*Tasks to perform*
1. Condense the paragraph of the monk seal article that begins "Hoailona is about 12 in human years" into a short bulleted list that keeps its main facts.
2. From the records, extract word for word every line, starting at the line that contains "How much distance separates" and ending at the line that contains "59.0 inches", with both of those lines included.

*Reading passage*
(begin)
Meleana Carr pays a visit to Hoailona, also known as KP2, at his new home in the Waikiki Aquarium. The nearly blind Hawaiian monk seal had been at a California research laboratory for the past two years.

A nearly blind Hawaiian monk seal found years ago trying to suckle a rock at a Kauai beach after his mother abandoned him is settling into his new home at the Waikiki Aquarium.

Hoailona, also known as KP2, has been poking his snout into the corners and edges of the outdoor pool as he explores the new environment he moved into this week.

"He’s curious about everything that’s around him," aquarium director Andy Rossiter said Thursday.

Hoailona is about 12 in human years. National Marine Fisheries Service officials first found him trying to suckle on a rock when he was just 3 days old. Humans raised Hoailona until he was old enough to be released into the wild and then set him free on Molokai.

There, the seal gravitated to people and soon became famous for charming and playing with swimmers. But authorities had to take him away when he started holding people underwater. It was then that his eyesight was also found to be poor.

Hoailona has spent the past two years at a California research laboratory.

At the aquarium, Hoailona is joining Maka, a seal who has been at the aquarium for more than 25 years and who would be in his late 80s or 90s if he were human.
(end)
*Input for this task*
(begin)
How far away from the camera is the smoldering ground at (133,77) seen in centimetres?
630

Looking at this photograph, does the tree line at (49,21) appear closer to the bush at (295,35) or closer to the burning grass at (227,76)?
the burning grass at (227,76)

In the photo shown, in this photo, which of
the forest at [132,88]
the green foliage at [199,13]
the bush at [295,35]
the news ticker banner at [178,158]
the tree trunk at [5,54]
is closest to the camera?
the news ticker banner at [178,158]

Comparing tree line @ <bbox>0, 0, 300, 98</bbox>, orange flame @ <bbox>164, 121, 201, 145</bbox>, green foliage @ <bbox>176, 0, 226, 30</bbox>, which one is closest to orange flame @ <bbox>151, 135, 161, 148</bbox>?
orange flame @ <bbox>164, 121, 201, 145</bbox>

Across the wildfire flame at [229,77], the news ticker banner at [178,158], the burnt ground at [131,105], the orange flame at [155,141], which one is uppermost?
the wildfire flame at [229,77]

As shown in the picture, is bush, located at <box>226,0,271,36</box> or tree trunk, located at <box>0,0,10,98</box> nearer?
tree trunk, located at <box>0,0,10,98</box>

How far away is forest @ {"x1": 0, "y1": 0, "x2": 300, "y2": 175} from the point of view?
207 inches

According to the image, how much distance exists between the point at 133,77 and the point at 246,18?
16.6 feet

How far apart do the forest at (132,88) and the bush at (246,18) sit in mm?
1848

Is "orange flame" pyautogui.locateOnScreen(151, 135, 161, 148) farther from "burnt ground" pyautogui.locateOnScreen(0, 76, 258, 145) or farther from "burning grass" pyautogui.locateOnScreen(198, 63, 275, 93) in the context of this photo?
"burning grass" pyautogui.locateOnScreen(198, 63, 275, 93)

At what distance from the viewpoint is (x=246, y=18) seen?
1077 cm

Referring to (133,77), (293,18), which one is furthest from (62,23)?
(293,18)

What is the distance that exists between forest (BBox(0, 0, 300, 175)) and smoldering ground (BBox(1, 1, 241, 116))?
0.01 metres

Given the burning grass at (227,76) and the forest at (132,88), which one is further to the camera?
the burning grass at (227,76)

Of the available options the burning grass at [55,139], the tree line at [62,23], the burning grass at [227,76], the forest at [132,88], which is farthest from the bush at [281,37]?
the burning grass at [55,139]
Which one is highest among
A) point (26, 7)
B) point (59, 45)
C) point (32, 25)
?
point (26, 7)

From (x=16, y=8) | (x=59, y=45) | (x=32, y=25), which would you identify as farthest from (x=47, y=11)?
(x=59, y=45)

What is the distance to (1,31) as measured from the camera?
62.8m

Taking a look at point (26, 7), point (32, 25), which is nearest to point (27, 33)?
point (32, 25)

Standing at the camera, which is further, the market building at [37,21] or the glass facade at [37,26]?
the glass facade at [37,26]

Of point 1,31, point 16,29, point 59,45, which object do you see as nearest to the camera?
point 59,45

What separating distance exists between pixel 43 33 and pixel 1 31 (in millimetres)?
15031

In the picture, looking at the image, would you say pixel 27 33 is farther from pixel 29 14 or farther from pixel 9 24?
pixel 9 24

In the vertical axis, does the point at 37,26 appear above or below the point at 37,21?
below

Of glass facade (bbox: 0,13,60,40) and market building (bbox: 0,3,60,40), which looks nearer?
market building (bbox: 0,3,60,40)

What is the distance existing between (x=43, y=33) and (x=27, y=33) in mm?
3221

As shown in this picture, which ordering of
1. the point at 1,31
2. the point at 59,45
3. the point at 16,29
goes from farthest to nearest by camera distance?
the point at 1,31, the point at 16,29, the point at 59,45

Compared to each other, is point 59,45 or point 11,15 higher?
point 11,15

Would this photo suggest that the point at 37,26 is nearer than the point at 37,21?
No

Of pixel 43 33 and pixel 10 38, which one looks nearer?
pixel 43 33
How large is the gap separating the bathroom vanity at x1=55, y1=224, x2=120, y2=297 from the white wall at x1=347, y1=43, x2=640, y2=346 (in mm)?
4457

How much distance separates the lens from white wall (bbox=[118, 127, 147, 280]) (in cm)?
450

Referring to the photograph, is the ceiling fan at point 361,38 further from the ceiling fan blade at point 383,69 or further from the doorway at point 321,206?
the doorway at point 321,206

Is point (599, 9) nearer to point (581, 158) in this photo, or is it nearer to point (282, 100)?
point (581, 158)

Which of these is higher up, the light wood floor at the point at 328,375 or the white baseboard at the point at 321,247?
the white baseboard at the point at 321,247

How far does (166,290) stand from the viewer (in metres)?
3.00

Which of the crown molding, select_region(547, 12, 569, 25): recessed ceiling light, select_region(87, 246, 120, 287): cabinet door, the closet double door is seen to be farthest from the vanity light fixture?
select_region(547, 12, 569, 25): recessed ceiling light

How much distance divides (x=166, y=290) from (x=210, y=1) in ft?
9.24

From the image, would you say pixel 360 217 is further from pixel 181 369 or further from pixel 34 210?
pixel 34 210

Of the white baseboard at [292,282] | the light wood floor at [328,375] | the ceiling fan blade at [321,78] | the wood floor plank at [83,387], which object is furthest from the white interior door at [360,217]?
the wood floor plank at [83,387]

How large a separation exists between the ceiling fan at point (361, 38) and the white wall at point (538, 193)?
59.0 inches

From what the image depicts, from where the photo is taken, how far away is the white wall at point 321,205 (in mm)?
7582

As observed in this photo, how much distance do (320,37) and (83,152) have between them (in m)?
(end)
*Outputs in order*
1.
- Hoailona is about 12 in human years.
- National Marine Fisheries Service officials first found him when he was 3 days old, trying to suckle on a rock.
- Humans raised him until he was old enough to be released into the wild.
- He was then set free on Molokai.

2.
How much distance separates the lens from white wall (bbox=[118, 127, 147, 280]) (in cm)?
450

Referring to the photograph, is the ceiling fan at point 361,38 further from the ceiling fan blade at point 383,69 or further from the doorway at point 321,206?
the doorway at point 321,206

Is point (599, 9) nearer to point (581, 158) in this photo, or is it nearer to point (282, 100)?
point (581, 158)

Which of these is higher up, the light wood floor at the point at 328,375 or the white baseboard at the point at 321,247?
the white baseboard at the point at 321,247

How far does (166,290) stand from the viewer (in metres)?
3.00

Which of the crown molding, select_region(547, 12, 569, 25): recessed ceiling light, select_region(87, 246, 120, 287): cabinet door, the closet double door is seen to be farthest from the vanity light fixture?
select_region(547, 12, 569, 25): recessed ceiling light

How much distance divides (x=166, y=290) from (x=210, y=1) in ft?
9.24

From the image, would you say pixel 360 217 is further from pixel 181 369 or further from pixel 34 210?
pixel 34 210

Of the white baseboard at [292,282] | the light wood floor at [328,375] | the ceiling fan blade at [321,78] | the wood floor plank at [83,387], which object is furthest from the white interior door at [360,217]?
the wood floor plank at [83,387]

How large a separation exists between the ceiling fan at point (361, 38) and the white wall at point (538, 193)?
59.0 inches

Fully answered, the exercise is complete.